Tantric practices include pranayama, or yogic breathing exercises.

Yogaville: What are some of the Tantric practices that you’ll be offering during your workshop?

Raama Das: In the program I’ll be leading at Yogaville, Loosening the Knots, I’ll offer various short programs, maybe 20 minutes each or longer, done as preparation for classical Hatha Yoga. Many beginners to Yoga may not be physically, mentally, or spiritually ready to go straight into a classical Yoga sequence and first need to learn how to prepare the body and mind. When I first came to the Scandinavian Yoga and Meditation School, I started with these same programs.

One program that I’ll be leading is very similar to the joint-freeing series. I’ll guide a sun salutation sequence as a practice in its own right. I’ll also introduce sequences to improve flexibility in the legs and hips so that practitioners can sit comfortably for pranayama and meditation. Another program will be about healthy digestion and releasing toxins from the system. The sequence also helps release deep seated tension. We will explore a sequence that will help strengthen the back and improve the balance. It has quite the vitalizing effect and wakes up subtle energies.

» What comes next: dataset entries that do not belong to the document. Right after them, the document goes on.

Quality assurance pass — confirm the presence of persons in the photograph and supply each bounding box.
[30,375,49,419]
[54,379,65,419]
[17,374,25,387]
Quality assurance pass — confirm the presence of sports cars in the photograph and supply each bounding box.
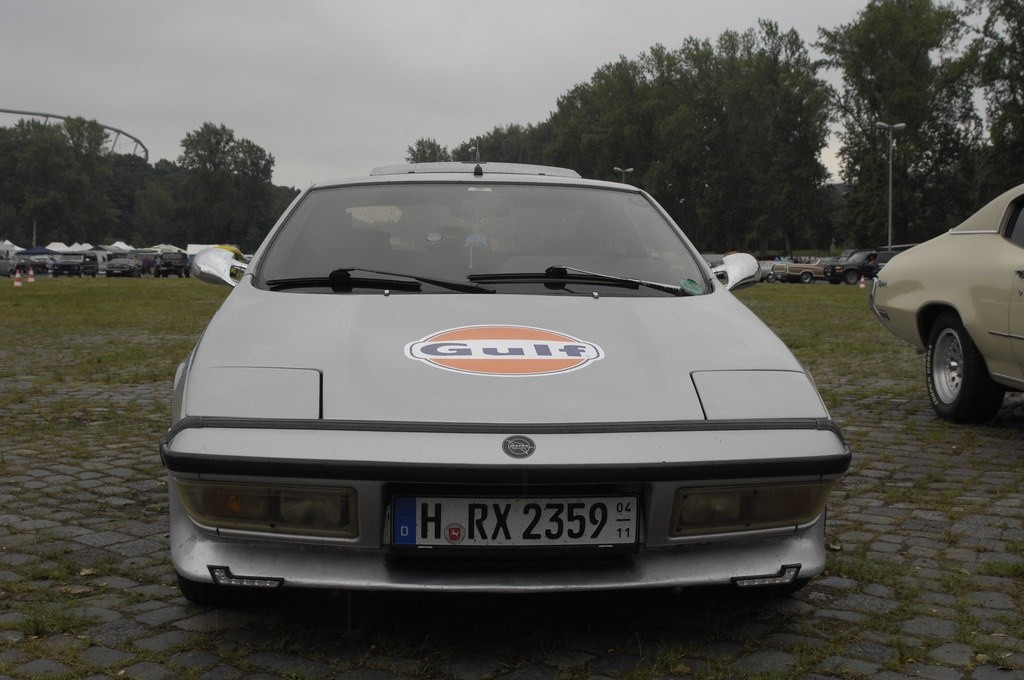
[871,182,1023,425]
[159,161,854,631]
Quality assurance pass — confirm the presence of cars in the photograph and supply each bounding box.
[694,242,926,288]
[0,238,258,279]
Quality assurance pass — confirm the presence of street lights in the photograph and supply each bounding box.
[875,122,908,254]
[612,165,636,185]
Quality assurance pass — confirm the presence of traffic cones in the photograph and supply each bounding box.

After working with the body directly, we’ll be doing subtle practices to loosen any mental tightness. Participants will have the opportunity to practice mudras to target one’s energy fields. The breathing programs are ideal for those new to Yoga, although anyone can benefit from them, including teachers. One breath practice involves focusing on the breath to become aware of any restrictions, and then incorporating physical practices to relieve that area. Pranayama practices will include deep breathing, kapalabhati, nadi suddhi, and brahmari as a harmonizing and healing breath.

A subtle Tantric practice is Nada Yoga, the Yoga of sound. We’ll explore sound as a healing modality by chanting OM, humming, listening to the internal sound, and bringing all of these components together. Yoga Nidra is a big practice in Tantra as well. I will introduce the Bihar School of Yoga approach which offers a directed body scan and guided visualization using totems or symbols as a way of reaching deeper into the subconscious. The practice is very relaxing and stress relieving, and also works on a deep level to bring us to the understanding that we are not the body, not the mind. Participants will also have the opportunity to incorporate sankalpa (intention) in their Yoga Nidra practice.

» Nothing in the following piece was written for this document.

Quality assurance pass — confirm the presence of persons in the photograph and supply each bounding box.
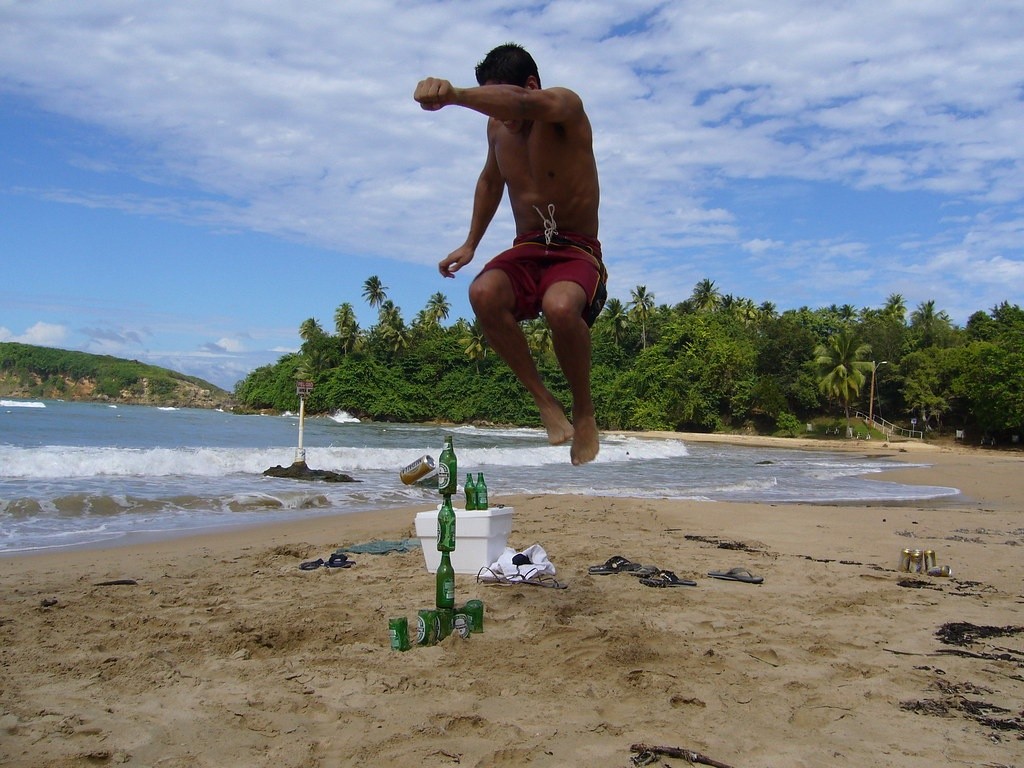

In the workshop we will also explore meditation practices that are accessible to beginners. Specifically, we’ll engage in a mindfulness practice about experiencing the present moment to bring about peace. In another subtle practice, students will be directed to experience the movement of the breath as they inhale and exhale through the chakras and then incorporate mantras. It has a healing effect and it is a great practice for an easily-distracted mind.

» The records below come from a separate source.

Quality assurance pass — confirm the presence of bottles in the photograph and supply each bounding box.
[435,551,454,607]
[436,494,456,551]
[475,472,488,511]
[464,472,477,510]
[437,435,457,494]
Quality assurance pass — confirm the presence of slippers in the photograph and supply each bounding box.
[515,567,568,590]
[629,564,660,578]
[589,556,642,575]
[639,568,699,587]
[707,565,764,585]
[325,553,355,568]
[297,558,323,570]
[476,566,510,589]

Yogaville: As a Yoga therapist, could you speak about the benefits of these practices?

Raama Das: These practices have similar benefits to traditional, classical Yoga practice. But rather than the specific benefits you might receive from practicing cobra pose or shoulderstand, these Tantric practices provide a more general tune-up for the system. Loosening Up the Knots will offer an overall balancing practice for the body, mind, and spirit. These are relatively simple practices, and they can be especially beneficial for beginners. With instruction and practice, participants should be able to take them home with them!

These practices are foundational. As a teacher, I use them with new students when I think they might struggle with classical practice and classical adaptations. I also use these practices in my own practice before a classical sequence or when I’m traveling and need to loosen up a bit myself.